Task list>
**A.** According to the article on the GP shortage in Dublin, how many GPs serve the entire Tallaght area?
**B.** Print the passage of the article on the GP shortage in Dublin starting at "The figures in" and ending at "lives at risk.".

DOCTORS in parts of Dublin are struggling with almost twice the number of patients than the national average, the Herald can reveal.

Alarm has been expressed by public representatives in south Dublin after the HSE admitted just 24 GPs serve the entire Tallaght area -- which has a population of 71,000 people.

This means there is a GP for every 2,958 people -- compared to the average nationwide of one per 1,672 people.

The strain on GPs is also evident in other parts of the city, with Swords recording a figure of 2,692 people per GP.

The figures in parts of the capital are drastically different to those recorded in the west of Ireland.

Limerick city -- which has a population of 71,000 -- has 58 GPs, giving it a ratio of one GP per 1,569 people. And in Galway, there is a GP for every 1,698 people -- putting both cities in line with the national average.

The Irish Patients' Association (IPA) has today claimed the GP shortage in the likes of Tallaght is putting patients' lives at risk.

"Easy access to a GP is absolutely imperative for the safety of patients. This clearly is not the case in Tallaght and we would call on the HSE to come clean on the situation in all parts of the country also," IPA chief executive Stephen McMahon told the Herald.

"Early diagnosis is key in almost all illnesses and with areas under tremendous pressure, patients are no doubt at risk.

"The HSE needs to explain why it is not supplying and facilitating calls for extra family doctors."

Local Tallaght councillor Mick Murphy said there was great concern among families at the shortage of GPs.

"What's ludicrous is that Chambers House -- which is supposed to be opened by the HSE as a GP service in Tallaght -- shows no sign of opening any time soon despite the endless promises.

"And what's worse, even if it did open, they expect it to be staffed by the existing GPs in Tallaght.

"Families are extremely concerned that they will not be able to get the care they need if/when emergency occurs; this is nothing short of a crisis for the area."

A spokesperson for the HSE could not comment when contacted by the Herald.

Raw data>
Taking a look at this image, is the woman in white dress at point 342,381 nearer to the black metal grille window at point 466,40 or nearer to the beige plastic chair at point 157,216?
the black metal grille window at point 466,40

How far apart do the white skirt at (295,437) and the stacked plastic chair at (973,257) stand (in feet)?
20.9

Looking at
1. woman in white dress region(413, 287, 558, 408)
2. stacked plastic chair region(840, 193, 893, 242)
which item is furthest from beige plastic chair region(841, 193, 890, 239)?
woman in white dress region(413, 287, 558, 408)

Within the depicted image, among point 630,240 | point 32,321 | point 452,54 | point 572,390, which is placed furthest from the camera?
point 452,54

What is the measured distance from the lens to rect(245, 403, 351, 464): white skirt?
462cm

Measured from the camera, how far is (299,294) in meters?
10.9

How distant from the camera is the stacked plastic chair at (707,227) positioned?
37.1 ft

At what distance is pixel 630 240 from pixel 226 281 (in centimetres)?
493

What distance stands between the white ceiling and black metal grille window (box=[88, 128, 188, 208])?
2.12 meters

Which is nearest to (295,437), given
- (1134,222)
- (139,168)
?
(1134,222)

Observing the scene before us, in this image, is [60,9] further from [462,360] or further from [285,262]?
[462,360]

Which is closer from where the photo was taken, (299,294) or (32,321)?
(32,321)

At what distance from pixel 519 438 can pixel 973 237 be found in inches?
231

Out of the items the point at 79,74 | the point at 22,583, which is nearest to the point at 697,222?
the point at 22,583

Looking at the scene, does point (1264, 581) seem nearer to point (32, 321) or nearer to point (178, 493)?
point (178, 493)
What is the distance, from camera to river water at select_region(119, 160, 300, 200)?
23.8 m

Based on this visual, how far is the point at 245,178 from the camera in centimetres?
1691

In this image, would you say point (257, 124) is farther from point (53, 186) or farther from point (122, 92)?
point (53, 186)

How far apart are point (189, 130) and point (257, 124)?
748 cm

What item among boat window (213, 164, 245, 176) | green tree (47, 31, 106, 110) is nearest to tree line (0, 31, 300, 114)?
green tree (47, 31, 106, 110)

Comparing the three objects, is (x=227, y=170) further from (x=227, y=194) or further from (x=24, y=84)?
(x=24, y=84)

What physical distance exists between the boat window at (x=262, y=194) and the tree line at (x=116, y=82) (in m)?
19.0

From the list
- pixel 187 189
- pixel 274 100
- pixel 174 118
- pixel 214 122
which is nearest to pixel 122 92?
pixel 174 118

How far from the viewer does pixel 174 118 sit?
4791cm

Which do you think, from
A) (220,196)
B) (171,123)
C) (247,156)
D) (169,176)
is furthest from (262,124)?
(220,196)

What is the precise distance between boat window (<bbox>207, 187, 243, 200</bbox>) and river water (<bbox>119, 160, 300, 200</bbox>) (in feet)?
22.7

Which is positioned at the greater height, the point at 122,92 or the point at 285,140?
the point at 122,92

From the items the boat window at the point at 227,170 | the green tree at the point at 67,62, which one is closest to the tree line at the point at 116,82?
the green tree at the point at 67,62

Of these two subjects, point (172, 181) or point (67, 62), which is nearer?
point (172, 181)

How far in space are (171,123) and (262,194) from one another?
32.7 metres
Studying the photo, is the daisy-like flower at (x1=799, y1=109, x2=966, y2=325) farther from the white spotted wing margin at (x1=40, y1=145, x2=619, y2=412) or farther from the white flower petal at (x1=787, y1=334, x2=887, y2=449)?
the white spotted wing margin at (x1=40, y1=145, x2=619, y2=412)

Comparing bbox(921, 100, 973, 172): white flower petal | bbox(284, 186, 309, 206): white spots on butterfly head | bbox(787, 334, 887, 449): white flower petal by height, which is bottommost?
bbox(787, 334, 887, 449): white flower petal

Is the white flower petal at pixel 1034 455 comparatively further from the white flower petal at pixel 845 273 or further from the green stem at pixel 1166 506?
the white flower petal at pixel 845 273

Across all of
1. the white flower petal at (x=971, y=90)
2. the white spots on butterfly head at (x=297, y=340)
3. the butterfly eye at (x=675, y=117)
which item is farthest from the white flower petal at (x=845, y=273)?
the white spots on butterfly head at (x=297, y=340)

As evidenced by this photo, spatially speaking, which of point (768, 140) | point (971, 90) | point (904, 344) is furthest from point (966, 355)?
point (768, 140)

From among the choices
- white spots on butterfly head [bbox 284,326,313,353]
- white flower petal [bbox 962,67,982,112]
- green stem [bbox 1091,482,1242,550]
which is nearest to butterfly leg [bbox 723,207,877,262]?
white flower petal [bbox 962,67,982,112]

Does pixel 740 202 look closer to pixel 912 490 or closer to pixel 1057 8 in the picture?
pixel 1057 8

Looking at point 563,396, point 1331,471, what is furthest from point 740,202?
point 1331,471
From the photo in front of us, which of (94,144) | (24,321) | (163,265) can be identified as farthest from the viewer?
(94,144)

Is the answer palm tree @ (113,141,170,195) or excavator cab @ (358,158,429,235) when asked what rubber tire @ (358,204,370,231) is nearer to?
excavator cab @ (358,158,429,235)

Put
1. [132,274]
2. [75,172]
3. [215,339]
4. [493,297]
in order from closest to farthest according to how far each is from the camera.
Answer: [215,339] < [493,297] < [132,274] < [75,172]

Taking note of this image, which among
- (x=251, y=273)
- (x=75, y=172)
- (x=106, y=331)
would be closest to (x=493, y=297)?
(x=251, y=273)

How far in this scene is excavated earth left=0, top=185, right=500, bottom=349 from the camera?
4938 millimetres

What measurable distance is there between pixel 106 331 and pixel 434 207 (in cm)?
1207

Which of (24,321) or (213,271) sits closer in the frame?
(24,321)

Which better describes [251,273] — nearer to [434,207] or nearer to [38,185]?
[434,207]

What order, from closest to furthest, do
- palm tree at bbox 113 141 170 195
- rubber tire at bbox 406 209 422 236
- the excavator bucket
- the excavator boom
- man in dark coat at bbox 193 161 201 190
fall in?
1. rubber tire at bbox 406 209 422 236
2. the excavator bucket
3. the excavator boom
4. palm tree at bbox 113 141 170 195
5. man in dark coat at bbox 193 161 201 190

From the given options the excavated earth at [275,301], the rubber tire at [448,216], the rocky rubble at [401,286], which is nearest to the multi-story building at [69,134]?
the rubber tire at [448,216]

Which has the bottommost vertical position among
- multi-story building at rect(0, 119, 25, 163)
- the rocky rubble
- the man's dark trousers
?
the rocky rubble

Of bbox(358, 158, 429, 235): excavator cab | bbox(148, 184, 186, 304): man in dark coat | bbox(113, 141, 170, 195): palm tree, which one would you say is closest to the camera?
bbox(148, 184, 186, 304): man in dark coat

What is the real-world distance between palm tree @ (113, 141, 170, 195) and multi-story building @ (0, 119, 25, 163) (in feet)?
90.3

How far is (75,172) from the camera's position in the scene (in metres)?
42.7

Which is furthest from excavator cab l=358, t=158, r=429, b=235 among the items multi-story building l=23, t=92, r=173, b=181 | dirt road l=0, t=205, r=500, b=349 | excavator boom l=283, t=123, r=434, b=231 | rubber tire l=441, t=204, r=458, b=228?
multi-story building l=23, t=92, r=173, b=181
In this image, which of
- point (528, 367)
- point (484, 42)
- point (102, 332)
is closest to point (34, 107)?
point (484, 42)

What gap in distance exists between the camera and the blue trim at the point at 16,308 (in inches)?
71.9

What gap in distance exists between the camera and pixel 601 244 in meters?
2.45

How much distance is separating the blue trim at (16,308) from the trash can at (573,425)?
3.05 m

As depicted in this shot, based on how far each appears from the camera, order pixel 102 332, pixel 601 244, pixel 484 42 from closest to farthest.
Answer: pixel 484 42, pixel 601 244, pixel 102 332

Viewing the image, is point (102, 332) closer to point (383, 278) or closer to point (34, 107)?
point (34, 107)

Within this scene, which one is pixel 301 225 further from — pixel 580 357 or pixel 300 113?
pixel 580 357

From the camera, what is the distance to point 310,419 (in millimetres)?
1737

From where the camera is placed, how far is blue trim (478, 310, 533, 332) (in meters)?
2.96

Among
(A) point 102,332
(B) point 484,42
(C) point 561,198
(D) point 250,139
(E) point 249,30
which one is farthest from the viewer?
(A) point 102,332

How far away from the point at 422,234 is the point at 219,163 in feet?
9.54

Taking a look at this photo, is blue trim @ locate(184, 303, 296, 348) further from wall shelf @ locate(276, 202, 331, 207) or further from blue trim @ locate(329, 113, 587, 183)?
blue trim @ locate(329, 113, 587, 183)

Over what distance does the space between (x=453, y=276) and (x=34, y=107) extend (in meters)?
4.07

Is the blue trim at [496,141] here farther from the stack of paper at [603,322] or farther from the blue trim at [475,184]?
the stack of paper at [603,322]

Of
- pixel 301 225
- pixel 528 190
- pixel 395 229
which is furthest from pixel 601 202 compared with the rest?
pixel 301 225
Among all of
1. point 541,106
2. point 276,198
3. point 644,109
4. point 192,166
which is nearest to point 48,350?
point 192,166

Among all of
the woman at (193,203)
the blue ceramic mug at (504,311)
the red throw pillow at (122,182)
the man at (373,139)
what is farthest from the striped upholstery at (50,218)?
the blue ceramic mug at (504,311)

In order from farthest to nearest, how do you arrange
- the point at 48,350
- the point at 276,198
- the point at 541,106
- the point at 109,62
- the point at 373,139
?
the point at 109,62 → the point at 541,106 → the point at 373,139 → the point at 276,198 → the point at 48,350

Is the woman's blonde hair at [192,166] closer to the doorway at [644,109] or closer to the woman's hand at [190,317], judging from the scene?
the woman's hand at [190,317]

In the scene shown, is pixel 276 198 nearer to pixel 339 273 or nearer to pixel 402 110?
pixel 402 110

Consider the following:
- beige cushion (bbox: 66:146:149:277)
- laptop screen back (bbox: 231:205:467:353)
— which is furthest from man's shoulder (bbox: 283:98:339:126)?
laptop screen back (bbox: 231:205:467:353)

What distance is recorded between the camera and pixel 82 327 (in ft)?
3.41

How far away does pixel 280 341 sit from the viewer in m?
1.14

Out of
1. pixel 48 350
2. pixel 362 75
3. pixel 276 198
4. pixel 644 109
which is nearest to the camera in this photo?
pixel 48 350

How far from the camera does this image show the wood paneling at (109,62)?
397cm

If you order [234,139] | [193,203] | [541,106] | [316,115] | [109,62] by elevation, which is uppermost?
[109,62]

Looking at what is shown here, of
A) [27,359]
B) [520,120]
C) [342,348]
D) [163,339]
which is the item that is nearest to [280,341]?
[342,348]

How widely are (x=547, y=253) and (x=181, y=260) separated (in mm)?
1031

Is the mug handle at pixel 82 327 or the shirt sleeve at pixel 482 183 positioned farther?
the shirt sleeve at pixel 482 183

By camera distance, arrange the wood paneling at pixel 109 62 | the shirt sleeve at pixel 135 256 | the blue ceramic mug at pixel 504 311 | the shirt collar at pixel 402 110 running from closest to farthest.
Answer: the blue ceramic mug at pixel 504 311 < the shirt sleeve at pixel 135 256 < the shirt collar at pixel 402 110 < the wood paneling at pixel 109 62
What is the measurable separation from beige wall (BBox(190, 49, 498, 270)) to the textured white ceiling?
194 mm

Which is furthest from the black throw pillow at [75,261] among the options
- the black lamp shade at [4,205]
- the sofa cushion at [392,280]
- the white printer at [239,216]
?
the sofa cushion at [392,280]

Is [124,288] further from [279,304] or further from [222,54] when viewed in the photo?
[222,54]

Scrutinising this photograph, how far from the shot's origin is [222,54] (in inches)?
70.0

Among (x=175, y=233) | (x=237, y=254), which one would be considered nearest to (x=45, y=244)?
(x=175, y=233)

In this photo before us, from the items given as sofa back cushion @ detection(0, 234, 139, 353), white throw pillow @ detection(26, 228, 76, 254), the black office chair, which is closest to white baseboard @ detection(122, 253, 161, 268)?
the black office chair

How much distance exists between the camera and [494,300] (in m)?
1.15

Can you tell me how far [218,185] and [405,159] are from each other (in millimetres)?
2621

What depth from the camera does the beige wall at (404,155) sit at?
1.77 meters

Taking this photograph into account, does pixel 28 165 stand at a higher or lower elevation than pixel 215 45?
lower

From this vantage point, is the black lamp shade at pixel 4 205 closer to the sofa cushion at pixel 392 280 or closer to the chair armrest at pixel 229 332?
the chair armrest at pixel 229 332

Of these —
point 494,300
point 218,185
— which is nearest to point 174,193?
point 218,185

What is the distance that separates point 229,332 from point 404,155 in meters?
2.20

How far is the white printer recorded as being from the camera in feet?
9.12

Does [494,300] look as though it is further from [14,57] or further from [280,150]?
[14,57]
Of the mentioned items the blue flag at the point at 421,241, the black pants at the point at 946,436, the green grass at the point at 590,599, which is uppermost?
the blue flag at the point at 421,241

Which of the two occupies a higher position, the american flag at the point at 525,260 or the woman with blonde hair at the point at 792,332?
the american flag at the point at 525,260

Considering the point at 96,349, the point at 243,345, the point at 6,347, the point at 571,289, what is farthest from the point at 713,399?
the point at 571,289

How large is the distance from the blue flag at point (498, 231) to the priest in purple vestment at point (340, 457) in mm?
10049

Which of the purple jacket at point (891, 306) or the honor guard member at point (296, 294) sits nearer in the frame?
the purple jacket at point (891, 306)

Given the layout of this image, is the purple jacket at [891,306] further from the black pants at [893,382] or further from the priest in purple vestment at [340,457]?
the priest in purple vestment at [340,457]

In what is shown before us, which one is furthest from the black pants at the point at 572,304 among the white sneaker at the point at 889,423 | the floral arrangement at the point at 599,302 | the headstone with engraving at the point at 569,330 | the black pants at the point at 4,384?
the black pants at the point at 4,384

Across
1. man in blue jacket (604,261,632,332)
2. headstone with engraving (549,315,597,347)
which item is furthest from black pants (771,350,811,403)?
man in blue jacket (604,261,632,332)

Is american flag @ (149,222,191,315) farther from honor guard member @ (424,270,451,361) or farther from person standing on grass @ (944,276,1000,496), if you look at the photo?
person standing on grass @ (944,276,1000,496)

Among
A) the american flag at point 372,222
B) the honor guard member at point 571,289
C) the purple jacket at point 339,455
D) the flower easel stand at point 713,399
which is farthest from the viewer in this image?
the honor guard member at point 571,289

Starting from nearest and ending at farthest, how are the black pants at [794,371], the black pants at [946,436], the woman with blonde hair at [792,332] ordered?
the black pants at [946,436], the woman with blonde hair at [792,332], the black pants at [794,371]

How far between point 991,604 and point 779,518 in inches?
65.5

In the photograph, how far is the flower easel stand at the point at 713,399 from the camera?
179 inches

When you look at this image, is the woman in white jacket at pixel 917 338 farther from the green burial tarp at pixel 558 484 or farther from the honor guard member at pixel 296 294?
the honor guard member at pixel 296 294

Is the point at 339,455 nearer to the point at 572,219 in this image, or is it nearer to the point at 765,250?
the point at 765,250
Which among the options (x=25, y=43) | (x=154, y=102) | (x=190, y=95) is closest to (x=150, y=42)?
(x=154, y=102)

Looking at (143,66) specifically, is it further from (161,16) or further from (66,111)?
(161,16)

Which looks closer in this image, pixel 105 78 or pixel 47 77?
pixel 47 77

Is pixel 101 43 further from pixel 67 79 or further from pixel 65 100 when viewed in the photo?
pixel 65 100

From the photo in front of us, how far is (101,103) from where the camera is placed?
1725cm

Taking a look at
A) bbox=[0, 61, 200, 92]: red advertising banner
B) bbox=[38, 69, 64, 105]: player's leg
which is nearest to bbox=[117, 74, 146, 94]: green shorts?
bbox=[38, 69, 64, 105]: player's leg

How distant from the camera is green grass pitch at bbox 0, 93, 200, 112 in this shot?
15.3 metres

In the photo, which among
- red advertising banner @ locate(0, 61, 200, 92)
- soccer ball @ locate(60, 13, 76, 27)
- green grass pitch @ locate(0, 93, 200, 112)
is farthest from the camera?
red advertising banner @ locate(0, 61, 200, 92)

Responses per task>
**A.** 24

**B.**
The figures in parts of the capital are drastically different to those recorded in the west of Ireland.

Limerick city -- which has a population of 71,000 -- has 58 GPs, giving it a ratio of one GP per 1,569 people. And in Galway, there is a GP for every 1,698 people -- putting both cities in line with the national average.

The Irish Patients' Association (IPA) has today claimed the GP shortage in the likes of Tallaght is putting patients' lives at risk.